Por Iván Rodrigo Mendizábal
(Publicado originalmente en la revista Ache, no. 2, Quito, en diciembre de 2015)
Fotograma de Stalker de Andrei Tarkovski.
No importa dónde se llega sino el embarcarse en un viaje. Tal se podría decirse que es el sentido que encierra el film “Stalker” de Andrei Tarkovski (1979). Aquél justamente es el retrato de un viaje que emprenden dos personajes, un profesor y un escritor, junto a un stalker (una especie de buscador o explorador), al interior de la Zona, zona esta prohibida, lugar abandonado, inexistente aparentemente de vida, producto de alguna hecatombe nuclear, donde los personajes pretenden pedir y hacer que se cumplan sus deseos.
De eso se trata, en sentido general, esta película para mí una de las más grandes de la historia del cine. Es un film sobre cómo se embarcan unos seres en un viaje; aunque el propósito de ellos es más materialista, el stalker nos enseña que lo que se debe buscar es mucho más de lo que uno se ha trazado. Se trata de hacer un viaje espiritual, donde se pone en crisis la razón frente al planteamiento de explorar la verdadera fe que cada ser humano debería tener como algo esencial.
El film es, en este sentido, una especie de clamor. Tiene su tiempo y su ritmo. Para quien se embarcase en la visión de esta película debe entrar en el mismo juego que el stalker plantea a los personajes: mientras ellos pretenden conocer el camino, encontrar lo que han escuchado, saber que es posible cumplir con su deseo, en definitiva probar la existencia de algo que es racional a ellos, el guía les irá insistiendo que de lo que se trata el viaje es recorrer el camino de la existencia de cada uno de ellos, es decir, el camino de la existencia de cada uno de los espectadores.
Por ello el film requiere desarrollar la pasión por el camino de la mano de alguien que guía. Tarkovski lo hace con maestría, pues desde el principio nos declara que no existirá movimiento alguno sin que su cámara haga algo. El tiempo transcurre en la misma medida que transcurre lo que el director quiere que veamos y transitemos. Las imágenes, en este contexto, se muestran lentas y el propio ritmo del film parece ser el de un ritual de adentramiento con su propio tiempo y espacio. Si alguien quisiera ver pura ciencia ficción o una especie de película de acción requiere cambiar su esquema mental pues Tarkovski nos invita a ver un cine poema visual.
Acostumbrado a propuestas estéticas de ruptura con el cine convencional, incluso con la propia estética socialista del que fuera en su momento el cine soviético, la película abunda en un tema propio, personal: el de la búsqueda de la espiritualidad, el reencuentro con la fe, el diálogo con Dios. Por ello el argumento, lineal en todo caso, es sorprendente: los personajes no pasan sólo peligros (la base militar, la zona agreste y misteriosa), sino deben explorar al interior de sus conciencias, hecho que les pone en una crisis personal; desde allá ellos deben replantearse lo que son y lo que piensan. De ahí la importancia de este film: nos obliga, mediante imágenes poéticas, metafóricas, a ver nuestro interior. Ahí radica la intensidad de la película, la cual, en la medida que transcurre nos induce a preguntarnos cuán dominados estamos dominados por nuestros deseos materiales, por nuestros propios sentimientos egoístas que nos ha hecho olvidar la dimensión que hace al verdadero ser humano, su fe en la propia existencia y en la vida.

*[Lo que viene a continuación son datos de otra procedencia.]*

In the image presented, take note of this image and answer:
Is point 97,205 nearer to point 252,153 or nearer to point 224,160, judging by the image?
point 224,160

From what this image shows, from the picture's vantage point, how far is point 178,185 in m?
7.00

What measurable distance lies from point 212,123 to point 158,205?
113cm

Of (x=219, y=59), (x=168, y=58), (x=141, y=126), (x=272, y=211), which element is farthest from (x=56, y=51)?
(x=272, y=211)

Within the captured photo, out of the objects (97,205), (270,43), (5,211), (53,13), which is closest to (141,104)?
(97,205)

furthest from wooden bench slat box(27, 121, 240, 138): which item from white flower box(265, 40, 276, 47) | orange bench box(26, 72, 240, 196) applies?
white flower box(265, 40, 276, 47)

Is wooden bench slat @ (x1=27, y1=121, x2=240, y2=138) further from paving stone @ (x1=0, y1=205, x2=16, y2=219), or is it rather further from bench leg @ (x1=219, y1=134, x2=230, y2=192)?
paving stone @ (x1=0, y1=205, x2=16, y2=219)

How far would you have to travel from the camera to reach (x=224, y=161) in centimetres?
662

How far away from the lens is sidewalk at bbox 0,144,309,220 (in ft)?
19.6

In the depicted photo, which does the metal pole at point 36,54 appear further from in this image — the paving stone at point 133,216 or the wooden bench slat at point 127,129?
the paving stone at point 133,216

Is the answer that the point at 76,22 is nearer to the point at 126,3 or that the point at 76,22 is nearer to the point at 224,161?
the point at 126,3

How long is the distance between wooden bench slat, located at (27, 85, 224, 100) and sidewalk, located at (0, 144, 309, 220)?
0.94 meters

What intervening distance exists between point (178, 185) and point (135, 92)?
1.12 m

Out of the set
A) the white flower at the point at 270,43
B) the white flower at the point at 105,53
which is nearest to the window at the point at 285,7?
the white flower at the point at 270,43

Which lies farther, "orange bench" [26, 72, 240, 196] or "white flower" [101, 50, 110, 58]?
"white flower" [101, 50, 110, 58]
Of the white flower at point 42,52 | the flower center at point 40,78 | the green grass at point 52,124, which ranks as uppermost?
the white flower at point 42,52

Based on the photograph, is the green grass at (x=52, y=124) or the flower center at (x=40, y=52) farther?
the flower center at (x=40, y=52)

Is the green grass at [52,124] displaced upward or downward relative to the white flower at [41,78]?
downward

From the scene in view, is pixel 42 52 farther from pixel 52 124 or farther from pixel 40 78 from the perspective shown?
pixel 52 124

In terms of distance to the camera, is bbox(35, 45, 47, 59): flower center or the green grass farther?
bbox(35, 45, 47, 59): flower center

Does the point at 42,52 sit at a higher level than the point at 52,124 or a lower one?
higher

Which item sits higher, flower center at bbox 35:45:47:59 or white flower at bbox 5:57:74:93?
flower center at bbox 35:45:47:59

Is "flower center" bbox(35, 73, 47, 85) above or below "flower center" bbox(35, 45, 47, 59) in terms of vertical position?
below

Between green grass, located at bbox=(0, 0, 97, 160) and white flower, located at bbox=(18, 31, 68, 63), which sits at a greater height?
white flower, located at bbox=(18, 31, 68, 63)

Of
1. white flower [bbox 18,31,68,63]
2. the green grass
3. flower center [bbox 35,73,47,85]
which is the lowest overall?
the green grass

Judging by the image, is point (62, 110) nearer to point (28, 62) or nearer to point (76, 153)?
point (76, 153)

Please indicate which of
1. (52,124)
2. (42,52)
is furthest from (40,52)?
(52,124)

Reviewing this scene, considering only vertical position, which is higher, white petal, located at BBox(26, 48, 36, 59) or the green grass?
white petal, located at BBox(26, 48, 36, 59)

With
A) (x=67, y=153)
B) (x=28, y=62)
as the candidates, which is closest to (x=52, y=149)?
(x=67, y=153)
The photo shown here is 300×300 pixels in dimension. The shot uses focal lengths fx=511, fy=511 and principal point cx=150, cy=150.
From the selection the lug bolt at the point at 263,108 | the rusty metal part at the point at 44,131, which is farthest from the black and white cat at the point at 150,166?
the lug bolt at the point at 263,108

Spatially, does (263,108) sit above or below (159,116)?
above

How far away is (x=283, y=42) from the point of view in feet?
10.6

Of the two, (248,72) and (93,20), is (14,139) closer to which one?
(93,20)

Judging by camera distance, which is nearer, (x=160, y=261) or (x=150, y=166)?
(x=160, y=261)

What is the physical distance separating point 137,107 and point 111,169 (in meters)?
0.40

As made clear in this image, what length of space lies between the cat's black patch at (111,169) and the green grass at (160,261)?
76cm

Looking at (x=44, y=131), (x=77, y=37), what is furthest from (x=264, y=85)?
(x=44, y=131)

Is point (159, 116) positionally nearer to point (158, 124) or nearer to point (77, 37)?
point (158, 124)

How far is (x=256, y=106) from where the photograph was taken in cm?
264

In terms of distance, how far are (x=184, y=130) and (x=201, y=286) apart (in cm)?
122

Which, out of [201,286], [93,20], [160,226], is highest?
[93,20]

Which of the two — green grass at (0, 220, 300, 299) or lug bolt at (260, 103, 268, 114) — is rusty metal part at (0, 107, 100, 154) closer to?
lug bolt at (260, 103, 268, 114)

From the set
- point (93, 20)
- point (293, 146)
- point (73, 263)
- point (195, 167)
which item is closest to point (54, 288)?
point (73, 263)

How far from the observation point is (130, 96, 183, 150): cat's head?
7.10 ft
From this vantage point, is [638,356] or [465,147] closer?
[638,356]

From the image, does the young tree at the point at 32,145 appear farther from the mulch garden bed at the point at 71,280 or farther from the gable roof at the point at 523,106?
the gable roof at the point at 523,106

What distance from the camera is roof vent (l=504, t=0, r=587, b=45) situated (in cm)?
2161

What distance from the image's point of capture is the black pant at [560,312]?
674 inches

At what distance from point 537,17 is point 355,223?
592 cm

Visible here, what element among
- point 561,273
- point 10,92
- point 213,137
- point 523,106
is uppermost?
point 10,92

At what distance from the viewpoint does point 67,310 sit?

Entonces, no importa dónde se llega, sino el camino a recorrer; el viaje para encontrar la conciencia de la fe siempre será infinito. En el materialismo las personas creen haberse realizado con las cosas materiales; de este modo, creen que han llegado a culminar su existencia; Tarkovski nos enfrenta a romper este modelo. Tal la razón por la cual este film para mí es quizá la expresión cumbre de un cine verdadero.